→ **Your instructions**:
Please restate the records below word for word, leaving out every picture.
Start of Records for processing
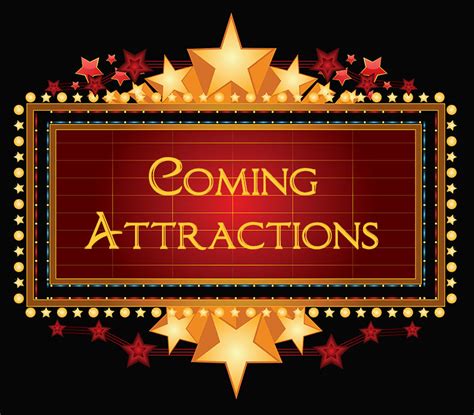 coming attractions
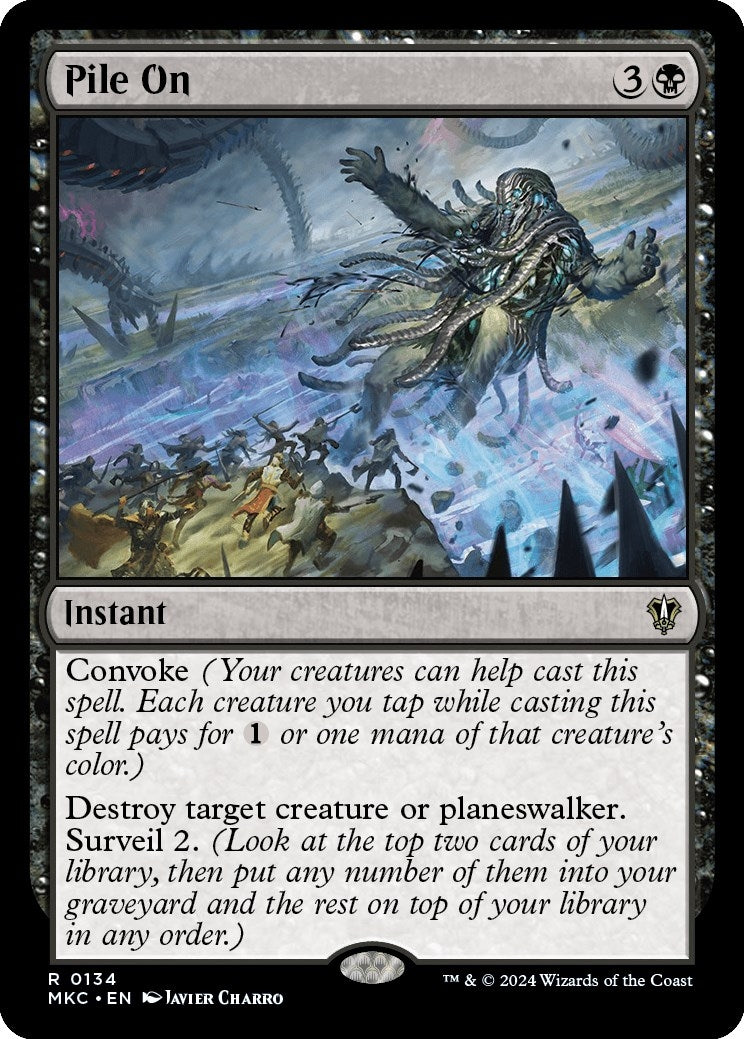 Image for Pile On (134) - Magic: The Gathering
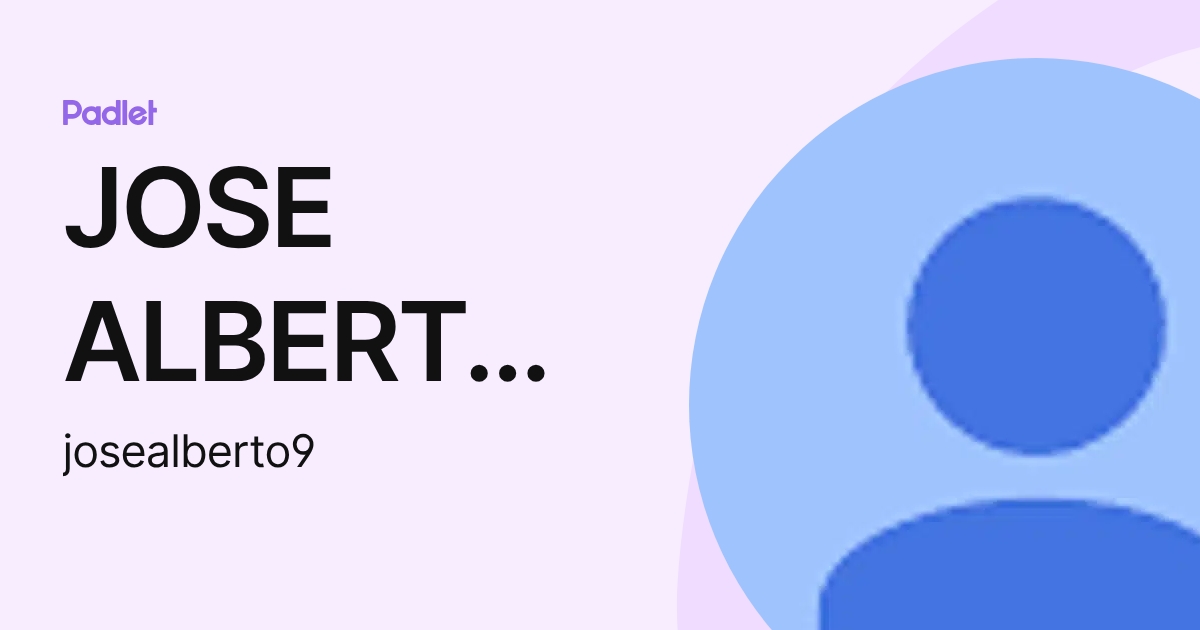 JOSE ALBERTO DA COSTA (josealberto9) profile | Padlet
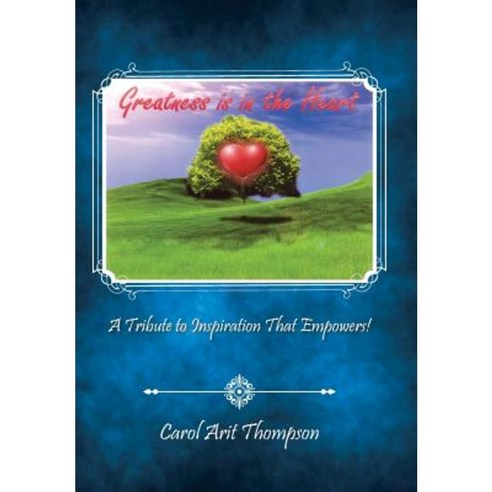 Greatness Is in the Heart: A Tribute to Inspiration That Empowers! Hardcover, iUniverse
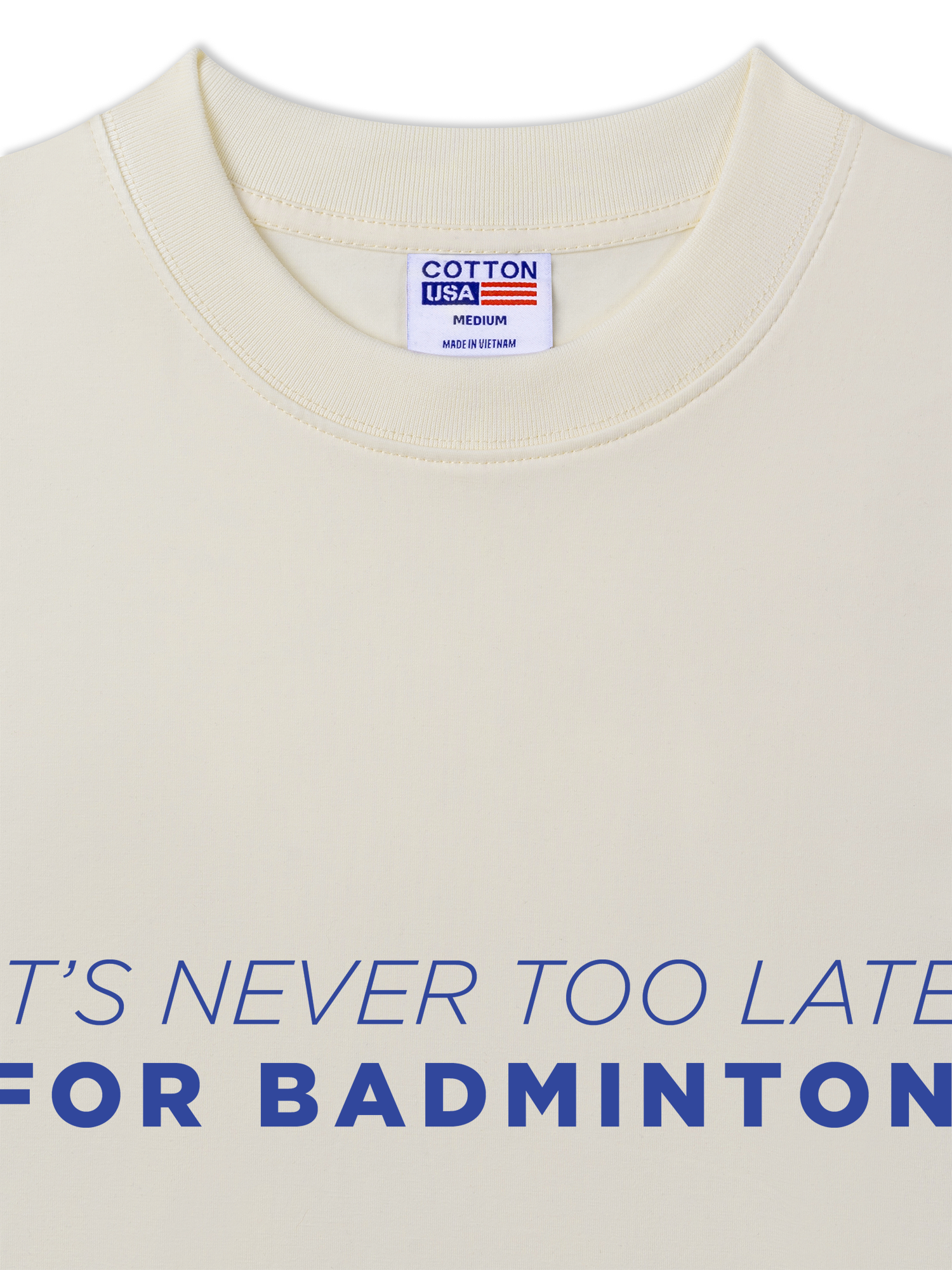 Áo Thun Relaxed Fit Never Too Late For Badminton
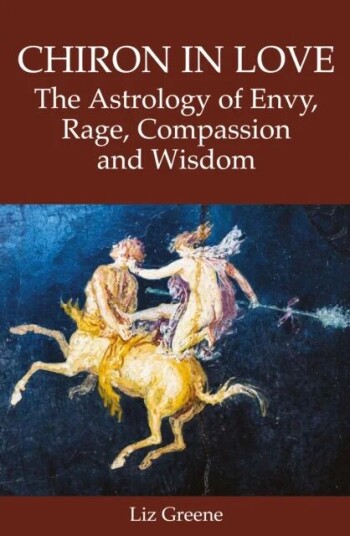 Chiron In Love: The Astrology Of Envy, Rage, Compassion And Wisdom Av Liz Greene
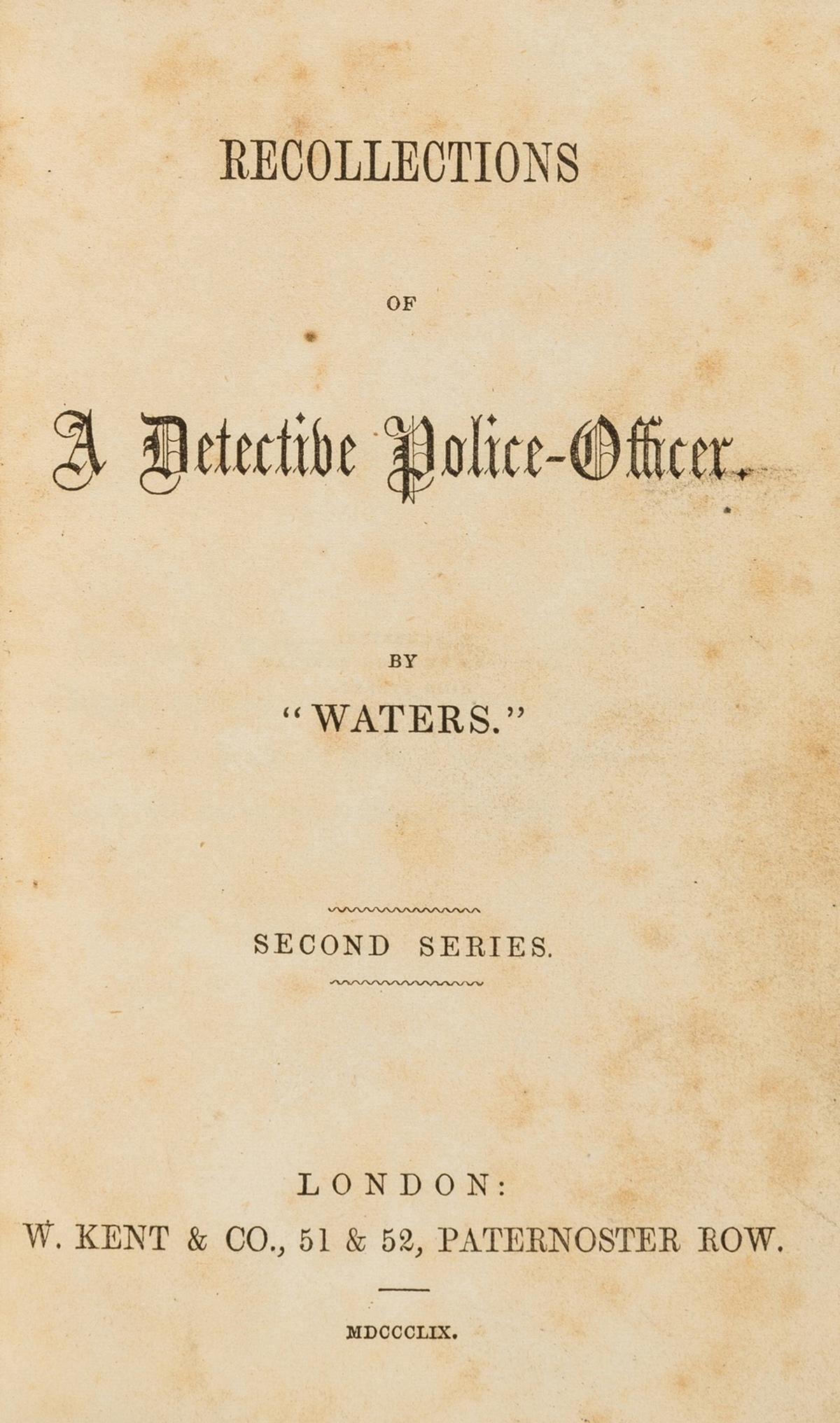 Russell (William) Recollections of a Detective Police-Officer, Second Series, W. Kent & Co., 1859; (1 of 1)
End of Records for processing
→ **Output below**:
 coming attractions
 Image for Pile On (134) - Magic: The Gathering
 JOSE ALBERTO DA COSTA (josealberto9) profile | Padlet
 Greatness Is in the Heart: A Tribute to Inspiration That Empowers! Hardcover, iUniverse
 Áo Thun Relaxed Fit Never Too Late For Badminton
 Chiron In Love: The Astrology Of Envy, Rage, Compassion And Wisdom Av Liz Greene
 Russell (William) Recollections of a Detective Police-Officer, Second Series, W. Kent & Co., 1859; (1 of 1)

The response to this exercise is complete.